[Saved entries]
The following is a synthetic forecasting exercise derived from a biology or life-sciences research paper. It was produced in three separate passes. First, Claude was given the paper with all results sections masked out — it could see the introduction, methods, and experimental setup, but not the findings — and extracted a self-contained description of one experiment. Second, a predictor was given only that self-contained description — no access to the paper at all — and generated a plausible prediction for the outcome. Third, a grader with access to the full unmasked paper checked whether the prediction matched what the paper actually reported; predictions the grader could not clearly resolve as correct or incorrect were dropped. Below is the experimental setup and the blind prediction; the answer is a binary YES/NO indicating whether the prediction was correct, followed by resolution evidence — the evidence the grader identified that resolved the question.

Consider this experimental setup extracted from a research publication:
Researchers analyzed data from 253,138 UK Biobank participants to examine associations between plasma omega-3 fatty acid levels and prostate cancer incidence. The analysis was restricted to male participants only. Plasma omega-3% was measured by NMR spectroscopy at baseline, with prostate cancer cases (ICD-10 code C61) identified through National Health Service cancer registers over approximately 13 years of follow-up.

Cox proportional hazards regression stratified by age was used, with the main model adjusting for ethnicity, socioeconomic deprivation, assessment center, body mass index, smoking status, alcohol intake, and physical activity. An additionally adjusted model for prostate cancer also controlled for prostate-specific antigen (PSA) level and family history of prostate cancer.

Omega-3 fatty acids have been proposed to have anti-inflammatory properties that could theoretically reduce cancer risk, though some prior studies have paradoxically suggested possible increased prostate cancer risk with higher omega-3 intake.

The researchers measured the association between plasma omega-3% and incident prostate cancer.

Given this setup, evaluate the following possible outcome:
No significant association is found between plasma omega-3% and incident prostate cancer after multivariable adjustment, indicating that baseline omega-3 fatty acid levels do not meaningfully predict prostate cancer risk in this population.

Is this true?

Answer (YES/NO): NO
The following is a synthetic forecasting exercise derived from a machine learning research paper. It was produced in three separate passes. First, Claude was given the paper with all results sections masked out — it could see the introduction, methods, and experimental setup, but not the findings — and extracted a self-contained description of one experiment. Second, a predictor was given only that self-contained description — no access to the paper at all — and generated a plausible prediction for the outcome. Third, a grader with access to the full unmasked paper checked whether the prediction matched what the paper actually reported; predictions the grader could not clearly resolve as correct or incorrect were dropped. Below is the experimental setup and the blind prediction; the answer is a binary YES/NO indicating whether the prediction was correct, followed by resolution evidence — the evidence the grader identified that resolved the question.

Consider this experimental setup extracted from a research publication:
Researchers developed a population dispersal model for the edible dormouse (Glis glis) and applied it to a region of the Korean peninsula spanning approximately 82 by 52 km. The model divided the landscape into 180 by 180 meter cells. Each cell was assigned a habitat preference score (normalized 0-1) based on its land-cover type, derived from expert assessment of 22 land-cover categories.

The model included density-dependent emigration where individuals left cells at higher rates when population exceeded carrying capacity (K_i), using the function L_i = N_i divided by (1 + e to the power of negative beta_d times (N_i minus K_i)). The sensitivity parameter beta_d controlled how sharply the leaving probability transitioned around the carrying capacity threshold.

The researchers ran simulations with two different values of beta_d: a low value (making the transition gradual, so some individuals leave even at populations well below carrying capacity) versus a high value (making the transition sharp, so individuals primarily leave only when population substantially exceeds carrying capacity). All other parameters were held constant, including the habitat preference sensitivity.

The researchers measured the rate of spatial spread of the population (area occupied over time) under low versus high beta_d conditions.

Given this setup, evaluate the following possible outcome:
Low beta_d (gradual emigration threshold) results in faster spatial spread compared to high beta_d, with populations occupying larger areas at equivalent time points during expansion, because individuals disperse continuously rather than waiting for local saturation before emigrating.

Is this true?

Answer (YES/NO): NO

### TASK GOAL
Take the entries above and transcribe them exactly as they stand.

### OUTPUT
The following is a synthetic forecasting exercise derived from a biology or life-sciences research paper. It was produced in three separate passes. First, Claude was given the paper with all results sections masked out — it could see the introduction, methods, and experimental setup, but not the findings — and extracted a self-contained description of one experiment. Second, a predictor was given only that self-contained description — no access to the paper at all — and generated a plausible prediction for the outcome. Third, a grader with access to the full unmasked paper checked whether the prediction matched what the paper actually reported; predictions the grader could not clearly resolve as correct or incorrect were dropped. Below is the experimental setup and the blind prediction; the answer is a binary YES/NO indicating whether the prediction was correct, followed by resolution evidence — the evidence the grader identified that resolved the question.

Consider this experimental setup extracted from a research publication:
Researchers analyzed data from 253,138 UK Biobank participants to examine associations between plasma omega-3 fatty acid levels and prostate cancer incidence. The analysis was restricted to male participants only. Plasma omega-3% was measured by NMR spectroscopy at baseline, with prostate cancer cases (ICD-10 code C61) identified through National Health Service cancer registers over approximately 13 years of follow-up.

Cox proportional hazards regression stratified by age was used, with the main model adjusting for ethnicity, socioeconomic deprivation, assessment center, body mass index, smoking status, alcohol intake, and physical activity. An additionally adjusted model for prostate cancer also controlled for prostate-specific antigen (PSA) level and family history of prostate cancer.

Omega-3 fatty acids have been proposed to have anti-inflammatory properties that could theoretically reduce cancer risk, though some prior studies have paradoxically suggested possible increased prostate cancer risk with higher omega-3 intake.

The researchers measured the association between plasma omega-3% and incident prostate cancer.

Given this setup, evaluate the following possible outcome:
No significant association is found between plasma omega-3% and incident prostate cancer after multivariable adjustment, indicating that baseline omega-3 fatty acid levels do not meaningfully predict prostate cancer risk in this population.

Is this true?

Answer (YES/NO): NO
The following is a synthetic forecasting exercise derived from a machine learning research paper. It was produced in three separate passes. First, Claude was given the paper with all results sections masked out — it could see the introduction, methods, and experimental setup, but not the findings — and extracted a self-contained description of one experiment. Second, a predictor was given only that self-contained description — no access to the paper at all — and generated a plausible prediction for the outcome. Third, a grader with access to the full unmasked paper checked whether the prediction matched what the paper actually reported; predictions the grader could not clearly resolve as correct or incorrect were dropped. Below is the experimental setup and the blind prediction; the answer is a binary YES/NO indicating whether the prediction was correct, followed by resolution evidence — the evidence the grader identified that resolved the question.

Consider this experimental setup extracted from a research publication:
Researchers developed a population dispersal model for the edible dormouse (Glis glis) and applied it to a region of the Korean peninsula spanning approximately 82 by 52 km. The model divided the landscape into 180 by 180 meter cells. Each cell was assigned a habitat preference score (normalized 0-1) based on its land-cover type, derived from expert assessment of 22 land-cover categories.

The model included density-dependent emigration where individuals left cells at higher rates when population exceeded carrying capacity (K_i), using the function L_i = N_i divided by (1 + e to the power of negative beta_d times (N_i minus K_i)). The sensitivity parameter beta_d controlled how sharply the leaving probability transitioned around the carrying capacity threshold.

The researchers ran simulations with two different values of beta_d: a low value (making the transition gradual, so some individuals leave even at populations well below carrying capacity) versus a high value (making the transition sharp, so individuals primarily leave only when population substantially exceeds carrying capacity). All other parameters were held constant, including the habitat preference sensitivity.

The researchers measured the rate of spatial spread of the population (area occupied over time) under low versus high beta_d conditions.

Given this setup, evaluate the following possible outcome:
Low beta_d (gradual emigration threshold) results in faster spatial spread compared to high beta_d, with populations occupying larger areas at equivalent time points during expansion, because individuals disperse continuously rather than waiting for local saturation before emigrating.

Is this true?

Answer (YES/NO): NO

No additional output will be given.